Could also see it being applied selectively to photos in things like historical documentaries -- especially if it can handle the gentle movement of water and clouds as well.


They used webGL for the demo. Nice!


This would be crazy in a video game. Walking through a bush and dragging the plant with you


> This would be crazy in a video game. Walking through a bush and dragging the plant with you.

But game physics can handle stuff like that, there's no need for GenAI.


I've been playing Red Dead Redemption 2 recently. When it comes to 3D nature scenes, this game is state of the art, and incredible in its attention to detail.

Still, one of the things that stands out to me is how fake the small movements of leaves, grass, and flowers in the wind still feels. The actual physics of tree branches as you push past them isn't bad, but you can't use the physics engine for every leaf. The wind in trees and grass is still just a randomized oscillation of some kind that doesn't quite feel real.

So I was immediately struck that this technique would be an improvement, perhaps using animated billboards. But it would come with its own issues - can't be done in real time any more than physics, for example, so it would be hard to use it for real time weather systems. And anyway, in that case since you're using a transparent video, there's probably easier ways to make it.



I'm still waiting for video games to adopt stable diffusion, GPT, and other GenAI models. the tech is there, but I guess the inertia in the industry doesn't allow us to have nice things yet.


You'll see those things! We already have DLSS, for instance. But unfortunately we can't simply glue expensive black boxes onto games and ship them. Wrangling performant, richly interactive media is difficult enough without these models. This modern ML + gaming fusion space is barely in its infancy. We need to explore what's practical, and discover patterns to do it.

Even without further breakthroughs, the next 5 to 10 years will be incredible. I'm so excited.


Wouldn’t say tech is there yet. It still needs a lot of human input and direction so slapping it into a video game would just be immersion breaking when it generates something out of character randomly.

There’s less impactful ways to implement it like generating art paintings in a museum dynamically but that is in the “a little gimmicky” territory.


Temporal stability has been solved for a while [1], there's just nothing of that grade for diffusion models currently. From above, tagged geometry guiding a temporally stable neural renderer seems to be the way to go for games, but this needs to be confirmed in the trenches. The industry has a lot to digest, and of course the hardware should improve quite a bit.

[1] https://isl-org.github.io/PhotorealismEnhancement/


I think quite a bit of stuff like texture generation has already been used for some time - just on the developers machines pre-release. I suppose using these technologies client-side in real time will be something else entirely. Consumer hardware is lagging behind for that though, even with optimizations such as quantization tweaks etc.


What do you mean, lots of games have physics that interreact with flora?


Wow, that's a neat idea!
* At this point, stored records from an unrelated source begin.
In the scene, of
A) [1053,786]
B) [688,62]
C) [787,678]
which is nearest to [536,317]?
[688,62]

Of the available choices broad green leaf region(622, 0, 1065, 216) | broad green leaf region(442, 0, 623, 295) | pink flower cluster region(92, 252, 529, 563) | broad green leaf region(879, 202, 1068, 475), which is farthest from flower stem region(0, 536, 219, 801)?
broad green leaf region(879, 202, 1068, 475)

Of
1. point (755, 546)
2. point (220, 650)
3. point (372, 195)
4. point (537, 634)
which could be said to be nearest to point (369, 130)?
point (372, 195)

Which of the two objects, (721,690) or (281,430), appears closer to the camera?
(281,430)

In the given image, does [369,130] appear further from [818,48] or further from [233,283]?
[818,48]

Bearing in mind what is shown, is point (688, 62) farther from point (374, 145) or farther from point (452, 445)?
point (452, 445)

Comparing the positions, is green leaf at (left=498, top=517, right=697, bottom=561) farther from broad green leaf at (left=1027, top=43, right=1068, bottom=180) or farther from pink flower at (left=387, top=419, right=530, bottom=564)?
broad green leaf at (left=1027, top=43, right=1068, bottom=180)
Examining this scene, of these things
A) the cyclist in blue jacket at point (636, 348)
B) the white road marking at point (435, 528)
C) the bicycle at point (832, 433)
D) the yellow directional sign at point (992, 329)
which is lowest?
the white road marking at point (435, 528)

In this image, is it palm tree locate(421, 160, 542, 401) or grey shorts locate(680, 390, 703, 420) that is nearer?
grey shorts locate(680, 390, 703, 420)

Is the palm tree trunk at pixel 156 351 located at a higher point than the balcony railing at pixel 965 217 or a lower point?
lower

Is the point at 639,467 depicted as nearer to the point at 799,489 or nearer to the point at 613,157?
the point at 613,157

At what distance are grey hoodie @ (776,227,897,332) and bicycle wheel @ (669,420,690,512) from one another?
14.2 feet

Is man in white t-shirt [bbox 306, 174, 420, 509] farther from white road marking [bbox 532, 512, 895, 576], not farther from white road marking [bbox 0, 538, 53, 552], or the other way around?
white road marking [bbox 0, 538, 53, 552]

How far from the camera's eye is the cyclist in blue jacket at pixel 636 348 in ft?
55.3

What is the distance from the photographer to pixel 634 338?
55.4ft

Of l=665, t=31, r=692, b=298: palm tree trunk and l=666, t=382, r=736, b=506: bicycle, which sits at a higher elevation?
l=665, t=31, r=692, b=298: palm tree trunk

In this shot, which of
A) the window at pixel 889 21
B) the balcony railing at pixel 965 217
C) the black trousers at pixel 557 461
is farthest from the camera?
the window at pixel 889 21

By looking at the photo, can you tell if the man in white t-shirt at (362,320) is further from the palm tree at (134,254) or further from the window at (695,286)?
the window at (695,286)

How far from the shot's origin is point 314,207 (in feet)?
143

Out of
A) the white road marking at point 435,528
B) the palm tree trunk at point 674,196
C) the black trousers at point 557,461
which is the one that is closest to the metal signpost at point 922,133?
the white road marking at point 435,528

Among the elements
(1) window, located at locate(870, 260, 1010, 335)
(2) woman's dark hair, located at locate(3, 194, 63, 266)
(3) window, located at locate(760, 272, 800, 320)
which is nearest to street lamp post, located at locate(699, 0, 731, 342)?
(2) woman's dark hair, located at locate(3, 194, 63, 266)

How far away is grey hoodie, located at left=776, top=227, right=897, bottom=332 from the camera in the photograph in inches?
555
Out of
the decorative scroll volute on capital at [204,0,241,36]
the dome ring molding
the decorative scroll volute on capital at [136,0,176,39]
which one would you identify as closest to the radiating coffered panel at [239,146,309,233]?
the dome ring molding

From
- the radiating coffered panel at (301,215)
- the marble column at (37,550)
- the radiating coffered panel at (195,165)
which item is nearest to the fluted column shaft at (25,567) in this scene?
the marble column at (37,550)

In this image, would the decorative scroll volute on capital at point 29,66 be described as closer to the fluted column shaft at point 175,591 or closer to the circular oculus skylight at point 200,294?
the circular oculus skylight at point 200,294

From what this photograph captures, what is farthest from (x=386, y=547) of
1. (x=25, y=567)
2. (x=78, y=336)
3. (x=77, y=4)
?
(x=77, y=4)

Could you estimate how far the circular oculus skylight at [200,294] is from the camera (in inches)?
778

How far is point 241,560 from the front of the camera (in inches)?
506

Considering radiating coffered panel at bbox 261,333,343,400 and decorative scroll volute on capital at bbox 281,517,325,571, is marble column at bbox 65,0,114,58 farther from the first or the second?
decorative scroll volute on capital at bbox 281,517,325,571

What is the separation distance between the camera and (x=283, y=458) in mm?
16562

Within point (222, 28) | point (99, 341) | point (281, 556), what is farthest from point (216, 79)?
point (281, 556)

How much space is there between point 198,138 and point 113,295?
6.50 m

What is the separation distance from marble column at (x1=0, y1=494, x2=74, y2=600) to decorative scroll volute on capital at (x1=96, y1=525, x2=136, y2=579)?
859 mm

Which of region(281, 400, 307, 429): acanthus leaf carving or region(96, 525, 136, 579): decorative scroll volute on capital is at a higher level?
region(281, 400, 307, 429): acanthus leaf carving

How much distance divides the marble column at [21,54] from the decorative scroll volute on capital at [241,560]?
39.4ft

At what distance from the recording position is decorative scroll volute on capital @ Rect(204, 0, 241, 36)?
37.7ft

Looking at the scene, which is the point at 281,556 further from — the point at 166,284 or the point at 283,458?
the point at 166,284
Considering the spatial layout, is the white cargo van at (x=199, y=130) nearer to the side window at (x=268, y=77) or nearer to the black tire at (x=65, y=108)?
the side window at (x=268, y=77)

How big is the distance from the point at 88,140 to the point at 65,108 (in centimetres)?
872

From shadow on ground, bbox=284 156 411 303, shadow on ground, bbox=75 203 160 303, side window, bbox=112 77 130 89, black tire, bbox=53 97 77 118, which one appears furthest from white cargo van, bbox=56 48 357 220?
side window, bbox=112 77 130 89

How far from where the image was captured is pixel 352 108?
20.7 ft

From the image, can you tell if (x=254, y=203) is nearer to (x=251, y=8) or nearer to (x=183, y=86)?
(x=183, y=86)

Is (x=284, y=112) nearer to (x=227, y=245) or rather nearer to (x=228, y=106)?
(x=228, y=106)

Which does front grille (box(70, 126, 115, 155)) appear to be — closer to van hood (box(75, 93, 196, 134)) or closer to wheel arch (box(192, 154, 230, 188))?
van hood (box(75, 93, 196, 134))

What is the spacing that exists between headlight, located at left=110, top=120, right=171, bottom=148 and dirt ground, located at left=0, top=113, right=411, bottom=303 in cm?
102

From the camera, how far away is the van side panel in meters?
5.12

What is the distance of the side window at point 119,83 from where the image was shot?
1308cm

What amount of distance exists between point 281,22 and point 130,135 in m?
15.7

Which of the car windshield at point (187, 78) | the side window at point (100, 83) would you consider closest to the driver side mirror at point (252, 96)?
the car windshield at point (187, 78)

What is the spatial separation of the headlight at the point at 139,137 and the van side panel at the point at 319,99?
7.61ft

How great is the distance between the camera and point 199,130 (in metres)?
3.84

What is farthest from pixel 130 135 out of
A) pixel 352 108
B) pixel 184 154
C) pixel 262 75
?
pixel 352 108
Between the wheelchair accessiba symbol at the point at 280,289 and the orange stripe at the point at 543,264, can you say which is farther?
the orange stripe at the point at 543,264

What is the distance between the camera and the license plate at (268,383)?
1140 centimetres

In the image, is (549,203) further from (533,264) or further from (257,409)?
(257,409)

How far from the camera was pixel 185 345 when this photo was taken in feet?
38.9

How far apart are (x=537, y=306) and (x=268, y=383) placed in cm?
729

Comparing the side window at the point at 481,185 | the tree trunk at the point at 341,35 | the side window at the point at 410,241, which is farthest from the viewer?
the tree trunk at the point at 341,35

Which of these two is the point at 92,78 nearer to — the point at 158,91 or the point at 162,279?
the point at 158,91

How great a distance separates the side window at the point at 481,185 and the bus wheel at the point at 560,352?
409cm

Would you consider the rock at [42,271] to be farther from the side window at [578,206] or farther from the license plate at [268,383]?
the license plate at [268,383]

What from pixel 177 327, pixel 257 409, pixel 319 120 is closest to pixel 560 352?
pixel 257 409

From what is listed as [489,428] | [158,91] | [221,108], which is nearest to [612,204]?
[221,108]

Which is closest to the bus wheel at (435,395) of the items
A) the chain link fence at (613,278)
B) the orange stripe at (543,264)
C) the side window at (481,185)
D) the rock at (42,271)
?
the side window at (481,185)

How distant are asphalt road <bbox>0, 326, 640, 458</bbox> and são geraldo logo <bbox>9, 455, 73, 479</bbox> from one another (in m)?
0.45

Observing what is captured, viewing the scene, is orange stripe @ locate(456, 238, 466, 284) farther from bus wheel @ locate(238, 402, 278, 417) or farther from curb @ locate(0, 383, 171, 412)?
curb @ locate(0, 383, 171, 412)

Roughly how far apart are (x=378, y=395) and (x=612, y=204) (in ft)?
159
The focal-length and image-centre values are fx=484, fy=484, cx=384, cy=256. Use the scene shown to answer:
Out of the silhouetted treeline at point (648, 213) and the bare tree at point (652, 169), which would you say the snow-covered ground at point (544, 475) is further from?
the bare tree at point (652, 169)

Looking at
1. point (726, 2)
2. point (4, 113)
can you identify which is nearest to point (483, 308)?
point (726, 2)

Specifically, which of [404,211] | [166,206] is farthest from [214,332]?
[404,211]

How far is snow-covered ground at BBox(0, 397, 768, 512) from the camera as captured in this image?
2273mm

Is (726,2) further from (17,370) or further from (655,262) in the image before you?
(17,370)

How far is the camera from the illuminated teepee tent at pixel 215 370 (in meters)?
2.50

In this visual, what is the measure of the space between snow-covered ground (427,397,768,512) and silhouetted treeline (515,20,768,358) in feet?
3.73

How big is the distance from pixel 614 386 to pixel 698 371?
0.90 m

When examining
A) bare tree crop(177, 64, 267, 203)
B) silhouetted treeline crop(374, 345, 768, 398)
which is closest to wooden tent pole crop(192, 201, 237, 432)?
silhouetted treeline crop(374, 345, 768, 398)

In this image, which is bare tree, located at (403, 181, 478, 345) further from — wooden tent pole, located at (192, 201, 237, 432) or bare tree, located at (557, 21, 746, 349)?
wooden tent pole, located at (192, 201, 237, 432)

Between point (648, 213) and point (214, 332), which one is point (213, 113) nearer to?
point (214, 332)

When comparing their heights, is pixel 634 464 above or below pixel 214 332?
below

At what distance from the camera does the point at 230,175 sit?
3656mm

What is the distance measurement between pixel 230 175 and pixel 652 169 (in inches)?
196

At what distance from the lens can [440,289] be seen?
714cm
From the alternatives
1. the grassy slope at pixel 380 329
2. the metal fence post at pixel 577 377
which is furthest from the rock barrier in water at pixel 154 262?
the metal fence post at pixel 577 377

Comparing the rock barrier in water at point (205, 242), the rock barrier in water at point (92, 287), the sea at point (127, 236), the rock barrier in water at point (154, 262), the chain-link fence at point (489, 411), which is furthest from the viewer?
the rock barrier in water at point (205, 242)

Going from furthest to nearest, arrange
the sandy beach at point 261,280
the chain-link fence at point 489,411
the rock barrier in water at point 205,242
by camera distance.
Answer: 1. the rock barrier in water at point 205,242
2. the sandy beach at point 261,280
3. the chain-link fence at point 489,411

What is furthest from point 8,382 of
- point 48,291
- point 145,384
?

That could potentially be pretty cool. It'd almost be like a form of photogrammetry but for physics. Kinegrammetry, maybe? I wonder what the storage efficiency and performance would look like. Perhaps something like ths could be adapted into a framework for object modeling.


This suffers from the same low-vector movement requirements as EbSynth.


I think the achievement here is mostly about generating the image dynamics, so for example there is a cat in an image, the model understand that cats need to breathe so the dynamics show the lungs contracting, then the paper covers how to traslate the image dynamics and the image itself into a seamless video. I could be wrong tho


That's one step away from Harry Potter style photo frames for static photos.


Wow! This seems surreal, can't wait to have it integrated into Photoshop.